Sweet or savoury? New research on how the brain makes preference-based decisions
Issued: Fri, 09 Jun 2017 10:01:00 BST
Researchers have found a direct window into the brain systems involved in making every day decisions based on preference.
The study, led by a team of neuroscientists at the University of Glasgow’s Institute of Neuroscience and Psychology, and published today in Nature Communications, offers crucial insight into the neural mechanisms underlying our decision-making process, opening up new avenues for the investigation of preference-based choices in humans.
Whether we decide to opt for a piece of apple or a piece of cake is, for example, a preference-based decision. How our brains arrive at such decisions – as well as choices that rely on our subjective valuation of different alternatives – is currently a popular research topic.
Previously it was unclear where the brain implements preference-based choices and whether it uses a mechanism similar to when we make decisions purely based on the perceptual properties of the alternatives (like choosing the bigger of two items).
Study lead Dr Philiastides said: “Our research suggests that preference-based and perceptual decisions might share a common underlying mechanism in the brain. Our findings also suggest that preference-based decisions might be represented in the same brain areas that plan the action to execute the decision, i.e. the hand reaching to grab the preferred item.”
He added: “Our findings have important implications for a broad range of socioeconomic problems ranging from public policy analysis, like informing health behaviours, to brain-informed advertisement strategies and product design.
“In addition, the work can improve our understanding of mental and neurodegenerative disorders known to compromise one's decision-making faculties, like depression, schizophrenia and Parkinson's disease by offering a direct window into the brain systems involved in goal-directed choices.”
The study presented participants with pairs of snacks, like a chocolate bar and a pack of crisps, and asked them to choose their preferred item. To identify the brain areas involved in these decisions, the team used a state-of-the-art multimodal brain imaging procedure. Volunteers wore an EEG cap (to measure their brain electrical activity) whilst being simultaneously scanned in an MRI machine.
An EEG cap records neural activity (tiny electrical signals on the surface of the scalp), providing information about “when” a certain event takes place in the brain and how it unfolds in time, while functional MRI provides information on “where” this activity happens in the brain.
The EEG revealed that decision activity unfolds gradually over time and persists until one commits to a choice.

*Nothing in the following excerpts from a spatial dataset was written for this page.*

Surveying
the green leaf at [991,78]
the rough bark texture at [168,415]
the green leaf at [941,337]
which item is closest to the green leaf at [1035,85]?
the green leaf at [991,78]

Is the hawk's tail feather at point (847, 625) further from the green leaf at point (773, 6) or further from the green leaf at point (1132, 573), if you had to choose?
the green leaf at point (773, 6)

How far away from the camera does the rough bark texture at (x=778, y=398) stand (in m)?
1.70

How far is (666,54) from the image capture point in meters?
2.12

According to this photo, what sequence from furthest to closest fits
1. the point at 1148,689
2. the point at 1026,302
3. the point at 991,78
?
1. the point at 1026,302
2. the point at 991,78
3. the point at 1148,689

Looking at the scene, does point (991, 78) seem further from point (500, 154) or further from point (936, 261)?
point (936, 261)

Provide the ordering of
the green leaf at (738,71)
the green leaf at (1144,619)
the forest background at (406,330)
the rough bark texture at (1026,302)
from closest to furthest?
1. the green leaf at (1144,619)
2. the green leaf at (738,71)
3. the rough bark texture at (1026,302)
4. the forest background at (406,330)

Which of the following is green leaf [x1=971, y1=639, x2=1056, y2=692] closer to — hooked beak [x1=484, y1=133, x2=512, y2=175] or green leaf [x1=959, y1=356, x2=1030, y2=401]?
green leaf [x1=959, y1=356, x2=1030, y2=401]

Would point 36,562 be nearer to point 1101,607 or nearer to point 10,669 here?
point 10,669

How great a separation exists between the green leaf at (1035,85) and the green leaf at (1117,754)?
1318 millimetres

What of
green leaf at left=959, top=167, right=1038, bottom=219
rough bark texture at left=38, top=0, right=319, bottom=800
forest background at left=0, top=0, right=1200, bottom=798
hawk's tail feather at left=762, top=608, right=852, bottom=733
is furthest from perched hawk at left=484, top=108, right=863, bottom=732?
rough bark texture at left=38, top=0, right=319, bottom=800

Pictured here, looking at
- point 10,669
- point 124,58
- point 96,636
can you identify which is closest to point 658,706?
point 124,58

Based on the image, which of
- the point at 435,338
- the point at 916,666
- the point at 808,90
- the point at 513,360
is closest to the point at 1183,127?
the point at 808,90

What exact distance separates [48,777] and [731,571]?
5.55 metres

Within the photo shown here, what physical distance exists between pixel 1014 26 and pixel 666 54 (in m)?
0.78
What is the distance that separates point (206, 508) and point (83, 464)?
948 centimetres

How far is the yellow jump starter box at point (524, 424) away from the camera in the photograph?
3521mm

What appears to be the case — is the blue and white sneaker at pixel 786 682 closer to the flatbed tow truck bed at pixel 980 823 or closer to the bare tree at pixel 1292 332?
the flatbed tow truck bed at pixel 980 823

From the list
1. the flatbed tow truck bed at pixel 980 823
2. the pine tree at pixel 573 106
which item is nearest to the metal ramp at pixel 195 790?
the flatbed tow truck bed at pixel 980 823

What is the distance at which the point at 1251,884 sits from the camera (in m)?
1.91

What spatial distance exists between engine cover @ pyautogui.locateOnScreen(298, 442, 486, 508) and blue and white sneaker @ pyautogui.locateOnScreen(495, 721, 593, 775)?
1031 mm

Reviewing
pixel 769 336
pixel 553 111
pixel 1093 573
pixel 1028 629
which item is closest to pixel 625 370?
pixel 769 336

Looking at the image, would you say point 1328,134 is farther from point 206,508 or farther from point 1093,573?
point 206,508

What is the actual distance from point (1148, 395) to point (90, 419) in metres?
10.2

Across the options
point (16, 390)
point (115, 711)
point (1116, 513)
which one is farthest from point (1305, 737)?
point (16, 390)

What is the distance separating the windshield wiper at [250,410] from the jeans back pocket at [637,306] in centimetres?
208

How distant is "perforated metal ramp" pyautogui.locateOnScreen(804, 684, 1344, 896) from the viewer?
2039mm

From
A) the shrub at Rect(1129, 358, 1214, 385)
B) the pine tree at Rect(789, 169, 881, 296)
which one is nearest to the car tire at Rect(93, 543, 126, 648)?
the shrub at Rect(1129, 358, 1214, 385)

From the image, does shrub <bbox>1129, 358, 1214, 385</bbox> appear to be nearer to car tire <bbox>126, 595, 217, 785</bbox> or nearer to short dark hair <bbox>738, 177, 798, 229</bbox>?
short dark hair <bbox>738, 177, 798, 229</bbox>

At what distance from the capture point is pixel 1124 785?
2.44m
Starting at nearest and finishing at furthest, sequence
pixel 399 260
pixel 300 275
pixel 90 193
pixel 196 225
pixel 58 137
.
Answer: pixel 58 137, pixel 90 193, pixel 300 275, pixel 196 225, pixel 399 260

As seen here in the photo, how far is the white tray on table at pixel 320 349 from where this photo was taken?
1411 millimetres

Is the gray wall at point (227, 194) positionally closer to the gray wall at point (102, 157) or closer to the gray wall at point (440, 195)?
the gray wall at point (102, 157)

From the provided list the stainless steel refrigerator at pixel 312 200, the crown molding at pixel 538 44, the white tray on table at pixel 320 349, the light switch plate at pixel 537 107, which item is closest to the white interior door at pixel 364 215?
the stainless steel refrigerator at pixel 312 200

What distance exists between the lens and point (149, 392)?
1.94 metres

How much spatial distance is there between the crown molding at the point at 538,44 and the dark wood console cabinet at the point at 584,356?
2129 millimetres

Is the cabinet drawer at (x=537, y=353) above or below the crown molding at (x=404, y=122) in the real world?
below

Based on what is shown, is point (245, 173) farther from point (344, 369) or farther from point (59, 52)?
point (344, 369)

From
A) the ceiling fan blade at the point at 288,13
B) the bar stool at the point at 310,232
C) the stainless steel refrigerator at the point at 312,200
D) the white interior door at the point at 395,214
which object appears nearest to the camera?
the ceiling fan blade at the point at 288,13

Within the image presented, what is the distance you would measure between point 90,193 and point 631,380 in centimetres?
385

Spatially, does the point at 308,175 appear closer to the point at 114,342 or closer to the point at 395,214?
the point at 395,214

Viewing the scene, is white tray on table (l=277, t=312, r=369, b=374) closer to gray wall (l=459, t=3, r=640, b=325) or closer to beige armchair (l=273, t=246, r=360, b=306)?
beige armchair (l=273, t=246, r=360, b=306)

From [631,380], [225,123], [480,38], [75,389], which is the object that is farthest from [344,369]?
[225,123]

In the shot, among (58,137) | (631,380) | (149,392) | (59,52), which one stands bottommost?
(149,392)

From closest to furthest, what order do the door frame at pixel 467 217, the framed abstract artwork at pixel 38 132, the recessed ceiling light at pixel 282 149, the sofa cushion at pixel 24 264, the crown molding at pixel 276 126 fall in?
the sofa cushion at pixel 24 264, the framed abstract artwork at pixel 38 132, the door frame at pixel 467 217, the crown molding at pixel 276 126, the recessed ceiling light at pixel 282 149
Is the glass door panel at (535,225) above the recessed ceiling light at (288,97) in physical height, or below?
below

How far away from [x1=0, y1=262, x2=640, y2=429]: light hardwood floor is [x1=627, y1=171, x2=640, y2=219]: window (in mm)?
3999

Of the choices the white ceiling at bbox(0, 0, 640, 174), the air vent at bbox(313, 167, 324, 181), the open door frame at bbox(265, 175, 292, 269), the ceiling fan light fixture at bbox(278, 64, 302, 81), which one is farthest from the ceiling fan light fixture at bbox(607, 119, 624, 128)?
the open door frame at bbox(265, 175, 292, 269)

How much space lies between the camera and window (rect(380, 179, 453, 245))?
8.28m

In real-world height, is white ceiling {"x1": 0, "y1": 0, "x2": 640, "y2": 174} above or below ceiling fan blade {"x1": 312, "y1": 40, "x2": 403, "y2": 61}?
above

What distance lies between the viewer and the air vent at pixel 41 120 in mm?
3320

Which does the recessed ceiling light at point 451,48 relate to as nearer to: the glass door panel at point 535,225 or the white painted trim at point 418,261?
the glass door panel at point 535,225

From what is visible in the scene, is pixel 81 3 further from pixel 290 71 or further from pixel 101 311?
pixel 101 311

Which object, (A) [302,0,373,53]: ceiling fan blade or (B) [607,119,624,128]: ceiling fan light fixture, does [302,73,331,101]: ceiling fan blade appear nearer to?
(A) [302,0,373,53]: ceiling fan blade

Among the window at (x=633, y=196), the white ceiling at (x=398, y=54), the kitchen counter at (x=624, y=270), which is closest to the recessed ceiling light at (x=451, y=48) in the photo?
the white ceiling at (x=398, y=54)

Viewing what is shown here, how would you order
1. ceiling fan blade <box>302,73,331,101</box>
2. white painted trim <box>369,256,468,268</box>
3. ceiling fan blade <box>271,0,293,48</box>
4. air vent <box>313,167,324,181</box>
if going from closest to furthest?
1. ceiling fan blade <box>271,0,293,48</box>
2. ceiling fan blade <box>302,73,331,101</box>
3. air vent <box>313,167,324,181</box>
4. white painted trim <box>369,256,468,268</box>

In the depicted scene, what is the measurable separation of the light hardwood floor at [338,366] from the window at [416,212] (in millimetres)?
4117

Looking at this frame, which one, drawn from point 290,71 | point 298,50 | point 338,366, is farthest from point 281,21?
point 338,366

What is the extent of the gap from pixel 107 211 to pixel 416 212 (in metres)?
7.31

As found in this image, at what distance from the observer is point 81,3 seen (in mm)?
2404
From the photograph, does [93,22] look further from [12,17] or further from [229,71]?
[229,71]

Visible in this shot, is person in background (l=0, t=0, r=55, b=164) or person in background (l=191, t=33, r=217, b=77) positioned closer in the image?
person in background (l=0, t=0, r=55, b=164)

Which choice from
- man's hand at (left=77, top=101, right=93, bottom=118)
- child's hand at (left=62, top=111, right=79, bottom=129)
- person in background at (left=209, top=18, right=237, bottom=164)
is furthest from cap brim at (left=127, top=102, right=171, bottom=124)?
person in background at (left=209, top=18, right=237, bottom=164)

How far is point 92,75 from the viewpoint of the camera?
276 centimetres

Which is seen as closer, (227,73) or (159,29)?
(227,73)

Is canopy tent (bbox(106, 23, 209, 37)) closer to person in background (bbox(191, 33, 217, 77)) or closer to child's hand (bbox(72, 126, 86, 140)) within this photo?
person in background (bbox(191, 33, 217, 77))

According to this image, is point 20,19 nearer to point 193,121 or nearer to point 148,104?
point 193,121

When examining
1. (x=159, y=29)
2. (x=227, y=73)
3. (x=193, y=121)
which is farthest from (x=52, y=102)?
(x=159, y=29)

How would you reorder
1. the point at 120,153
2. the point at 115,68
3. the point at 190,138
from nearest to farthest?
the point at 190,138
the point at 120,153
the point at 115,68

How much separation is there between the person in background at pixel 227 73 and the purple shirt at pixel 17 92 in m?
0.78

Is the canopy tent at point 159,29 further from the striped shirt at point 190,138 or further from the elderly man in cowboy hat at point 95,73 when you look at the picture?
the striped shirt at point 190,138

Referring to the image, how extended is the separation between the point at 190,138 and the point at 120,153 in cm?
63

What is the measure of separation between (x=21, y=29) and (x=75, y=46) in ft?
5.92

This EEG activity was then localised with fMRI in the posterior medial frontal cortex of those who participated in the study, a brain region that has not been previously linked directly with preference-based decisions.
Andrea Pisauro, the first author of the paper, said: “This is similar to when we make perceptual decisions, like choosing the larger of two slices of cake. The brain accumulates information supporting one of the decision alternatives until an internal criterion is reached and a decision is made.”
The paper, ‘Neural correlates of evidence accumulation during value-based decisions revealed via simultaneous EEG-fMRI’ is published in Nature Communications. The work was funded by the BBSRC and ESRC.